Kutipan Dokumen –
= = = =

Penyusun kitab Al Muntaqa berkata, “Dalam hadits tersebut tedapat
hujjah bagi orang yang berpendapat bahwa shalawat itu tidak wajib, karena
Beliau tidak menyuruh orang itu mengulangi lagi shalatnya. Hal ini juga
dikuatkan oleh hadits Ibnu Mas’ud setelah menyebutkan lafaz Tasyahhud,
“Selanjutnya ia memilih permintaan yang ia mau.”
Imam Syaukani berkata, “Tidak ada yang sah di sisiku alasan yang dipakai
oleh mereka yang mengatakan wajibnya shalawat.”
18. Berdoa setelah tasyahhud akhir dan sebelum
salam
Dianjurkan berdoa setelah tasyahhud dan sebelum salam sesuai yang ia
inginkan berupa kebaikan dunia dan akhirat.
Dari Abdullah bin Mas’ud radhiyallahu ‘anhu, bahwa Nabi shallallahu
‘alaihi wa sallam mengajarkan kepada mereka (para sahabat) tasyahhud, kemudian
di akhirnya Beliau bersabda, “Kemudian hendaknya engkau pilih permintaan yang
engkau kehendaki.” (HR. Muslim)
Berdoa secara mutlak hukumnya dianjurkan, baik yang diambil dari hadits atau
atsar/riwayat maupun bukan, hanyasaja berdoa yang diambil dari hadits tentu
lebih utama. Berikut ini kami sebutkan beberapa doa yang diambil dari hadits
(ma’tsur), yaitu:
a. Dari Abu Hurairah radhiyallahu ‘anhu ia berkata, “Rasulullah
shallallahu ‘alaihi wa sallam bersabda,
إِذَا فَرَغَ أَحَدُكُمْ مِنَ التَّشَهُّدِ الْآخِرِ،
فَلْيَتَعَوَّذْ بِاللهِ مِنْ أَرْبَعٍ: مِنْ عَذَابِ جَهَنَّمَ، وَمِنْ عَذَابِ
الْقَبْرِ، وَمِنْ فِتْنَةِ الْمَحْيَا وَالْمَمَاتِ، وَمِنْ شَرِّ الْمَسِيحِ
الدَّجَّالِ
“Apabila salah seorang di antara kami selesai dari tasyahhud akhir, maka
hendaknya ia berlindung keada Allah dari empat hal, yaitu: dari azab Jahannam,
dari azab kubur, dari fitnah (ujian) hidup dan mati, dan dari fitnah Al Masih
Ad Dajjal.” (HR. Muslim)

= = = =

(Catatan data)
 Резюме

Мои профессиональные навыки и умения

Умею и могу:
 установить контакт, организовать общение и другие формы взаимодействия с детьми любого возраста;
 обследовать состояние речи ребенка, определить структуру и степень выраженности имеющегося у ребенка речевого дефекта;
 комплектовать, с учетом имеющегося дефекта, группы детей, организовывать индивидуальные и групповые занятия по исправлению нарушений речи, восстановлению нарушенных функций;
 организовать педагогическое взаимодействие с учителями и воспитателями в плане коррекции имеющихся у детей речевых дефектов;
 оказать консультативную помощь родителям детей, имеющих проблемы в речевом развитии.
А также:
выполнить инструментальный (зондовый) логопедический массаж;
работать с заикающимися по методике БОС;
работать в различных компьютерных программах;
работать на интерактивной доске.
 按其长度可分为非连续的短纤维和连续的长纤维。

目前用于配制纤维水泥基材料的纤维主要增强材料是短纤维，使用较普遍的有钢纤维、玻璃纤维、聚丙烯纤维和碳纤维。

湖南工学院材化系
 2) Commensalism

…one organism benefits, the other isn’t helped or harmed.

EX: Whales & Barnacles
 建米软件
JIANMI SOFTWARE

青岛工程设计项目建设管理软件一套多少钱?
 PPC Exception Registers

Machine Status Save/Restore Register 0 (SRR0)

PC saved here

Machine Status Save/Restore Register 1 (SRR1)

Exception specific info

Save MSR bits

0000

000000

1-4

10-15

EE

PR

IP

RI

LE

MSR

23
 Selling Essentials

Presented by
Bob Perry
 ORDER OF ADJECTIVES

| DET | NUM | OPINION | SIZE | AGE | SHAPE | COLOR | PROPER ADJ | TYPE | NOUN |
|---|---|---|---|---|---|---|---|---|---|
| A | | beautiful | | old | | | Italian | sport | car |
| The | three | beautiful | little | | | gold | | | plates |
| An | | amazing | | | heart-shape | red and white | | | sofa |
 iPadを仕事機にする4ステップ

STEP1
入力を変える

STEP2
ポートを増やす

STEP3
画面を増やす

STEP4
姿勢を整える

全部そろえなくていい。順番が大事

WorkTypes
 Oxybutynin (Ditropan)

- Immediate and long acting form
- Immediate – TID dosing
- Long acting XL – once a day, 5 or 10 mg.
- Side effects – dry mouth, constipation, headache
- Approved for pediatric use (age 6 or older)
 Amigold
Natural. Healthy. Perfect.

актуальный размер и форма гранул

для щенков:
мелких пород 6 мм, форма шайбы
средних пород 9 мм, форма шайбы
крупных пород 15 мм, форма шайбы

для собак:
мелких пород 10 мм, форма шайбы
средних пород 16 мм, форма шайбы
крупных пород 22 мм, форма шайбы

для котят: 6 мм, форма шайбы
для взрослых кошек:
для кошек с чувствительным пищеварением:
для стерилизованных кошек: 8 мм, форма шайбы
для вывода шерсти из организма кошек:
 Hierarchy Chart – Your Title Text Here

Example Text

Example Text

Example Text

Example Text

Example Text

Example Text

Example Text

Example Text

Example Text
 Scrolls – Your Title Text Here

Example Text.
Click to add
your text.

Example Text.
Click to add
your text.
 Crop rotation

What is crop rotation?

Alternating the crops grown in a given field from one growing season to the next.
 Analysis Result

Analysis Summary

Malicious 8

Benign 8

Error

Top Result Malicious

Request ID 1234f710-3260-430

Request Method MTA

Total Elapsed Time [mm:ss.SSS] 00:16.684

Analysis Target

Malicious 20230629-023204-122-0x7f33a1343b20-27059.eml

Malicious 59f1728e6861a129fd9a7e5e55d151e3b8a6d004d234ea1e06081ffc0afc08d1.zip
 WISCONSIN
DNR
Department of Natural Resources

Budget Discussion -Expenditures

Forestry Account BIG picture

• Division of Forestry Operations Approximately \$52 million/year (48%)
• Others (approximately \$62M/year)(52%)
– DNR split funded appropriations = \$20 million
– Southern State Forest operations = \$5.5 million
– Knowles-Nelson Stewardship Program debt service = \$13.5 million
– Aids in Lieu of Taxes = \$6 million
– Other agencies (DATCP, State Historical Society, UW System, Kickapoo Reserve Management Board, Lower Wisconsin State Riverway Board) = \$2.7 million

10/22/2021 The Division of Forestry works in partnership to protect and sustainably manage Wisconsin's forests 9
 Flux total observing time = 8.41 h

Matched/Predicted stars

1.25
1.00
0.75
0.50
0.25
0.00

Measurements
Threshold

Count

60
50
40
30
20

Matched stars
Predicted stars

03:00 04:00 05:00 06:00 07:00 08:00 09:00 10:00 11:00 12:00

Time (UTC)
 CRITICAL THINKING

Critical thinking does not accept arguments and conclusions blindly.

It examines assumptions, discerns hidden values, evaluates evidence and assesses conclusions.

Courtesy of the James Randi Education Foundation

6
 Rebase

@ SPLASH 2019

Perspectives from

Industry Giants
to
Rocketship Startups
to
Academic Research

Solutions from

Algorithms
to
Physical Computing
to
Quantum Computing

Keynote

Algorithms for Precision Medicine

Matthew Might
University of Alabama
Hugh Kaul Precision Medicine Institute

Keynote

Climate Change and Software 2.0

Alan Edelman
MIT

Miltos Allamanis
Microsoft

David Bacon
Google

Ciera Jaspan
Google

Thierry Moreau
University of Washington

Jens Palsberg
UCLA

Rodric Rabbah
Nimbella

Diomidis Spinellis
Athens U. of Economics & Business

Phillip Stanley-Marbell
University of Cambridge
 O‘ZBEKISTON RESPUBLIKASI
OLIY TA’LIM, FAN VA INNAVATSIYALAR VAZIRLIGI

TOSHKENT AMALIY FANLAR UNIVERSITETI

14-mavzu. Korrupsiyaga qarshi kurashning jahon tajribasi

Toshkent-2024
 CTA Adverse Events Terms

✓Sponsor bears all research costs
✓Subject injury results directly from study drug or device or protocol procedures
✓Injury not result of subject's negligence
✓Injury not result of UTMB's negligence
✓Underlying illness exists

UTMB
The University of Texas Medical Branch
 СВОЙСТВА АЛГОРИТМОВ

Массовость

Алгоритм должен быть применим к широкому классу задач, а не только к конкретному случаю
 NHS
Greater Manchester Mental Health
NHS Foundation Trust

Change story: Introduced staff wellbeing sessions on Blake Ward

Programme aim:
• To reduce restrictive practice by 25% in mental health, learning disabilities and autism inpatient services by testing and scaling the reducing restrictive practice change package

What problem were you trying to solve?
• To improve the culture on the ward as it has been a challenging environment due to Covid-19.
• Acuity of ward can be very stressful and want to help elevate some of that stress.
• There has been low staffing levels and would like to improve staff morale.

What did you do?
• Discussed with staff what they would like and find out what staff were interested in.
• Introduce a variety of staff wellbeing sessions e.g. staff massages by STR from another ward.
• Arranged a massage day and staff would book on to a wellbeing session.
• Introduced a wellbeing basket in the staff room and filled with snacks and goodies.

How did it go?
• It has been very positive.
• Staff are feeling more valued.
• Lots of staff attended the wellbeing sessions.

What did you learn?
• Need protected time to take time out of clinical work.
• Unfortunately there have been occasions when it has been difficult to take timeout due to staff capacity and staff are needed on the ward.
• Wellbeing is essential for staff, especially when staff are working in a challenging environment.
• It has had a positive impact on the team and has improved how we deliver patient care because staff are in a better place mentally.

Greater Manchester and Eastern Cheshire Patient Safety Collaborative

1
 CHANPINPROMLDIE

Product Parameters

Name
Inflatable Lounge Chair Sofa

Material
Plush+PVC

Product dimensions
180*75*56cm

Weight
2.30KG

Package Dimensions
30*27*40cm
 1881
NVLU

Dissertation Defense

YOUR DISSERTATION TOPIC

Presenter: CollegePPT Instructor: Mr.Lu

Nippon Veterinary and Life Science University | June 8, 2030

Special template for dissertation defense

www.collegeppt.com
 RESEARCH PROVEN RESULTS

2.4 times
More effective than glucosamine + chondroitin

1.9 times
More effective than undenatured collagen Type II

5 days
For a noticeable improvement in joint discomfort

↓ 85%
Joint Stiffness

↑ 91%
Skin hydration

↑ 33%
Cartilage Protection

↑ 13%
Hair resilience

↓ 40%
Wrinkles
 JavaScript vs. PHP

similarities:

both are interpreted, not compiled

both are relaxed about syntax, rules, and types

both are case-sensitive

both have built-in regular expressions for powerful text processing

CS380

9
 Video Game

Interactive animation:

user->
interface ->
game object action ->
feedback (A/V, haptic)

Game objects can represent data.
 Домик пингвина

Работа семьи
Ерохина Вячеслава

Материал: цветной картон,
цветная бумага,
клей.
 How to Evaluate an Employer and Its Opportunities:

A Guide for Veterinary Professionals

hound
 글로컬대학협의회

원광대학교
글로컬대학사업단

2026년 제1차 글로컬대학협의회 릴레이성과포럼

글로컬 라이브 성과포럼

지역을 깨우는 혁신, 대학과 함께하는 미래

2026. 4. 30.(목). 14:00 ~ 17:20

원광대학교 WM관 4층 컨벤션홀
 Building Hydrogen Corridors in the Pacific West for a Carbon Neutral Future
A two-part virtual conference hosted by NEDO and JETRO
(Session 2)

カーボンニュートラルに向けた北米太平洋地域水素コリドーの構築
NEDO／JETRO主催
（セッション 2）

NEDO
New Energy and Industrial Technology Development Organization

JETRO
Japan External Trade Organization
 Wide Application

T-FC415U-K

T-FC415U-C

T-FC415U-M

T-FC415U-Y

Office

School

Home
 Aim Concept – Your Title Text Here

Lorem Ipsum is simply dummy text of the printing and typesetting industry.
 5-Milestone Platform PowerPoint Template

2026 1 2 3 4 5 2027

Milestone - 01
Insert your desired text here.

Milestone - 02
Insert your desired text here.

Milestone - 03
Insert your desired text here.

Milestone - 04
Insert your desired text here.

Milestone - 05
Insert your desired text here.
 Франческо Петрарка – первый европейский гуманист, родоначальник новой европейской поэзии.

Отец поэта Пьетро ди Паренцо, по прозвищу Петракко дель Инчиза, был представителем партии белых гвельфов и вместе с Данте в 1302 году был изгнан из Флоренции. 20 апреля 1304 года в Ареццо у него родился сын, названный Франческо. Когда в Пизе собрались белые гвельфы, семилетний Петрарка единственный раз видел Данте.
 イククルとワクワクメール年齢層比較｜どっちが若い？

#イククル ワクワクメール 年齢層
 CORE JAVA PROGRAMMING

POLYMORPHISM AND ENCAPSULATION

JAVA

= = = =

Terapkan Bacaan –
1/ Tuliskan ulang tanpa mengubah apa pun bagian kutipan tentang doa setelah tasyahhud yang dimulai dengan kata-kata "18. Berdoa setelah" dan berakhir pada "dunia dan akhirat.".
2/ Menurut kutipan tentang doa setelah tasyahhud, dari empat hal apa saja seseorang hendaknya berlindung kepada Allah setelah selesai dari tasyahhud akhir?

Jawaban –
1/
18. Berdoa setelah tasyahhud akhir dan sebelum
salam
Dianjurkan berdoa setelah tasyahhud dan sebelum salam sesuai yang ia
inginkan berupa kebaikan dunia dan akhirat.

2/ Dari azab Jahannam, azab kubur, fitnah (ujian) hidup dan mati, dan fitnah Al Masih Ad Dajjal.